A quest is expensive and a sword is expensive and heavy. No wonders why I prefer reading a fantasy book instead. 

Fairy tales are for kids and fantasy books for adults ? Perhaps those who enjoy fantasy books are still kids in their souls who don't want to grow up ?


----------



## Onyx (May 6, 2018)

Alexa said:


> Fairy tales are for kids and fantasy books for adults ?

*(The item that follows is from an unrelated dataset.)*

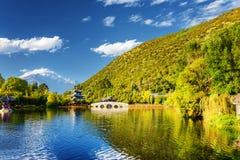 Opinião cênico Dragon Pool preto, Lijiang, China fotografia de stock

I don't know if that is true. Fairy tales (King Arthur) could be very interesting for adults, and tons of children's literature is fantasy. I would draw the line at whether they are inspirational vs. escapist rather than by audience age.


----------



## Alexa (May 6, 2018)

Is not King Arthur rather a legend than a fairy tale ?


----------



## Onyx (May 6, 2018)

Alexa said:


> Is not King Arthur rather a legend than a fairy tale ?


Dunno. What _isn't_ a fairy tale?


----------



## Amberlen (May 6, 2018)

Maybe we are suffering from a lack of definition on what is and isn’t.....


----------



## BAYLOR (May 6, 2018)

Amberlen said:


> Maybe we are suffering from a lack of definition on what is and isn’t.....



We also live in era  where the boundaries separating the  genres are becoming ever more blurry .


----------



## logan_run (Jun 5, 2018)

I would say yes!


----------